• [TEXTO SELECIONADO]
◇ ◇ ◇ ◇ ◇
Pesquisadores do King’s College London descobriram uma nova aplicação para partes do genoma humano historicamente consideradas inúteis. Os chamados elementos transponíveis, que compõem quase metade do DNA e foram por muito tempo tratados como “DNA lixo”, mostraram-se fundamentais para combater certos tipos de câncer sanguíneo, ao serem utilizados como alvos terapêuticos.
Segundo informações publicadas pelo ScienceDaily com base no estudo divulgado na revista Blood, a abordagem se mostrou eficaz especialmente em casos de síndrome mielodisplásica (MDS) e leucemia linfocítica crônica (CLL), doenças que desafiam tratamentos convencionais.
Como as falhas genéticas favorecem o câncer
O estudo analisou dois tipos de câncer do sangue: a síndrome mielodisplásica e a leucemia linfocítica crônica. Nessas doenças, certos genes importantes deixam de funcionar corretamente. Esses genes costumam agir como “interruptores” que ligam e desligam outros genes, mantendo o equilíbrio no corpo. Quando sofrem mutações, esse controle se perde, o que pode levar ao crescimento descontrolado de células, uma característica do câncer.
Tratamentos tradicionais tentam bloquear as proteínas defeituosas criadas por esses genes alterados. Mas, em alguns casos, a mutação é tão grave que o gene para de produzir qualquer proteína. E sem uma proteína para atacar, o remédio não funciona.
Um ponto fraco inesperado nas células doentes
Grande parte do nosso DNA é formada por sequências repetidas, antes chamadas de “DNA lixo”. Os cientistas descobriram que, quando os genes de controle estão danificados, essas partes do DNA ficam mais ativas do que o normal, o que acaba enfraquecendo a célula doente.
◇ ◇ ◇ ◇ ◇
• [REGISTROS LISTADOS]

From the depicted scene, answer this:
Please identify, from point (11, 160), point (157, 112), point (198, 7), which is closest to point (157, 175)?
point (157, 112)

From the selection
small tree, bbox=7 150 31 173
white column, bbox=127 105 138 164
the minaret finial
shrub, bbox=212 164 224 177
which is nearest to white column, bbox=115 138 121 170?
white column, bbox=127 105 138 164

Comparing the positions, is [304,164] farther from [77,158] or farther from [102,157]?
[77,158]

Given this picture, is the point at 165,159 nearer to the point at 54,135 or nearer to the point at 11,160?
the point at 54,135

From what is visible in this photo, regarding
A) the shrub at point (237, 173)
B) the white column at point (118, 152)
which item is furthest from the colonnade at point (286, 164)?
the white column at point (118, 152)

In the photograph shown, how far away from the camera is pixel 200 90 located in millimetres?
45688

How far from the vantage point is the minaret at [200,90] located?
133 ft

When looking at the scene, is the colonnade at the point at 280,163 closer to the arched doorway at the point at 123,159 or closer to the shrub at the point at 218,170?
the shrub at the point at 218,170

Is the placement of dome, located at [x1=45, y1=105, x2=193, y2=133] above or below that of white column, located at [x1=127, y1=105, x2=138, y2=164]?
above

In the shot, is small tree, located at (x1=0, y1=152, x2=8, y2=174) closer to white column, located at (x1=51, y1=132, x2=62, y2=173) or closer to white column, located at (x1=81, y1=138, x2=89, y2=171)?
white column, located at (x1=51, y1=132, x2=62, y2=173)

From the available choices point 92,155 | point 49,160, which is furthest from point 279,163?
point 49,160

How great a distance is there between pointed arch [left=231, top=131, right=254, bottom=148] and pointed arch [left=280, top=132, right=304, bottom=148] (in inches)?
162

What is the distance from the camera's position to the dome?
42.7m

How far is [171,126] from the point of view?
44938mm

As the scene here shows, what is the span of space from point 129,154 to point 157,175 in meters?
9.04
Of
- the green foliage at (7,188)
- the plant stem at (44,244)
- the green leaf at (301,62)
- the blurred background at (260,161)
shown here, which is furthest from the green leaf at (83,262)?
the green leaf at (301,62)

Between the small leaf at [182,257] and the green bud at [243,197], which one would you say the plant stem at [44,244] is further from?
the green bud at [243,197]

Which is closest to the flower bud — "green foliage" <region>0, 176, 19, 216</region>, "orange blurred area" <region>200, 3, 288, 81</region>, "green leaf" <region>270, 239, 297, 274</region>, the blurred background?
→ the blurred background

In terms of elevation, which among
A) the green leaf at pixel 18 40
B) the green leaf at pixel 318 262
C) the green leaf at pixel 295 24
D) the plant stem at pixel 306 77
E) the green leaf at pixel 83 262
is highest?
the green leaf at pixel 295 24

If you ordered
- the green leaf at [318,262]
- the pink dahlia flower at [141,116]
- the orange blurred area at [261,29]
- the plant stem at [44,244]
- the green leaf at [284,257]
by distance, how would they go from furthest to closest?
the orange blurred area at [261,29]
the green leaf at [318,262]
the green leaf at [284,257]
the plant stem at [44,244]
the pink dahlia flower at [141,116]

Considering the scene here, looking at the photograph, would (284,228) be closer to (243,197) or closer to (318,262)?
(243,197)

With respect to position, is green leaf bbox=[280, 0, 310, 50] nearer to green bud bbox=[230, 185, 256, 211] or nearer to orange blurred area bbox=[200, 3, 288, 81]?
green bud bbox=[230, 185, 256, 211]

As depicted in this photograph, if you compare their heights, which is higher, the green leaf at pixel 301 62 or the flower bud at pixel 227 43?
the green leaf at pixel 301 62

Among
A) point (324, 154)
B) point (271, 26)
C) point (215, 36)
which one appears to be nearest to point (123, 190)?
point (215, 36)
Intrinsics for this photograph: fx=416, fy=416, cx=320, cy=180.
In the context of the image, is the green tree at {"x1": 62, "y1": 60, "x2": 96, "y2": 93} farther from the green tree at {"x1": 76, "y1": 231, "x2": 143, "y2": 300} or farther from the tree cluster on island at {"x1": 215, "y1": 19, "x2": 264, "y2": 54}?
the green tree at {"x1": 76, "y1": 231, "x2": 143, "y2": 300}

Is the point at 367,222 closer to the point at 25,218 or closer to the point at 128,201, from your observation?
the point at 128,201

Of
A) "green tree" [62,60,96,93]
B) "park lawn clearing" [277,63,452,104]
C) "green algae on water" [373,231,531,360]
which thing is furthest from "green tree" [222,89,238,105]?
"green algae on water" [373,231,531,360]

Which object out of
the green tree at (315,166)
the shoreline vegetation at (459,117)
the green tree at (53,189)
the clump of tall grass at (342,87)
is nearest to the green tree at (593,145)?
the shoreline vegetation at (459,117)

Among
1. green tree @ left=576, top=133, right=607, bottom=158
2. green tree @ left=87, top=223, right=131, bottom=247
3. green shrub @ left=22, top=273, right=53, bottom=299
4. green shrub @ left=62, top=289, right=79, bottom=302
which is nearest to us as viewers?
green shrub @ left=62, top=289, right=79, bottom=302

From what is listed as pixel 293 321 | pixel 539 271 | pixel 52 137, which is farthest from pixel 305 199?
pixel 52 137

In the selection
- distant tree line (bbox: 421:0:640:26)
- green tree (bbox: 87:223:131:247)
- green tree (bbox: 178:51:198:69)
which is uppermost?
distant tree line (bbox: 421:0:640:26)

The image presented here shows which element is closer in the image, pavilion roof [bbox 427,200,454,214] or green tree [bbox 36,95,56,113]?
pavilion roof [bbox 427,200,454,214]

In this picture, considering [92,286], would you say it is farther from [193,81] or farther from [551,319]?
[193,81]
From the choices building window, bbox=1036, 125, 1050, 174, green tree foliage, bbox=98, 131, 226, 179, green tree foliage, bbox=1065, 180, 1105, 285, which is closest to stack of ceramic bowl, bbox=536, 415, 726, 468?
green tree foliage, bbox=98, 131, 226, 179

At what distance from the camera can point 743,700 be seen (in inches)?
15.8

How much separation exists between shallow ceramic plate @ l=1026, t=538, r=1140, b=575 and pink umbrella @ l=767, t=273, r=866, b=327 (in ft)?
◇ ◇ ◇ ◇ ◇
• [QUESTÕES]
[A] Segundo o texto selecionado, em qual revista foi divulgado o estudo?
[B] Traduza para o inglês a seguinte frase do texto selecionado: "Tratamentos tradicionais tentam bloquear as proteínas defeituosas criadas por esses genes alterados."
[C] Retome o texto selecionado, sobre o uso do "DNA lixo" contra cânceres do sangue, e dê-lhe continuidade a partir do ponto em que termina.
A listagem constitui material independente do texto selecionado.

• [RESPOSTAS ÀS TAREFAS]
[A] Na revista Blood.

[B] Traditional treatments try to block the defective proteins created by these altered genes.

[C]
Aproveitando isso, os pesquisadores testaram medicamentos já usados contra outros tipos de câncer, chamados inibidores de PARP. Eles funcionam impedindo que as células consertem o próprio DNA danificado. Como as células com o “DNA lixo” ativado já estão sob estresse, a combinação de falhas se acumula e leva essas células à morte.
Para ter certeza de que o resultado vinha mesmo dessa parte do DNA, os cientistas bloquearam sua atividade com outro tipo de remédio. Com isso, os inibidores de PARP pararam de funcionar, confirmando que o alvo do tratamento era, de fato, esse “ponto fraco” escondido no DNA.
Potencial para ampliar o alcance de medicamentos já existentes
A descoberta é especialmente promissora por oferecer novas aplicações a medicamentos que já estão disponíveis no mercado. Conforme explicou o professor Chi Wai Eric So, do King’s College London, a pesquisa representa uma nova esperança para pacientes com cânceres de difícil tratamento, ao transformar segmentos genéticos antes ignorados em alvos terapêuticos estratégicos.
Embora o foco inicial tenha sido em cânceres do sangue, os cientistas acreditam que a técnica pode ser útil também em outros tumores com mutações semelhantes. Se confirmada essa hipótese, a estratégia poderá ampliar o uso de inibidores de PARP e diversificar as opções terapêuticas para um público mais amplo.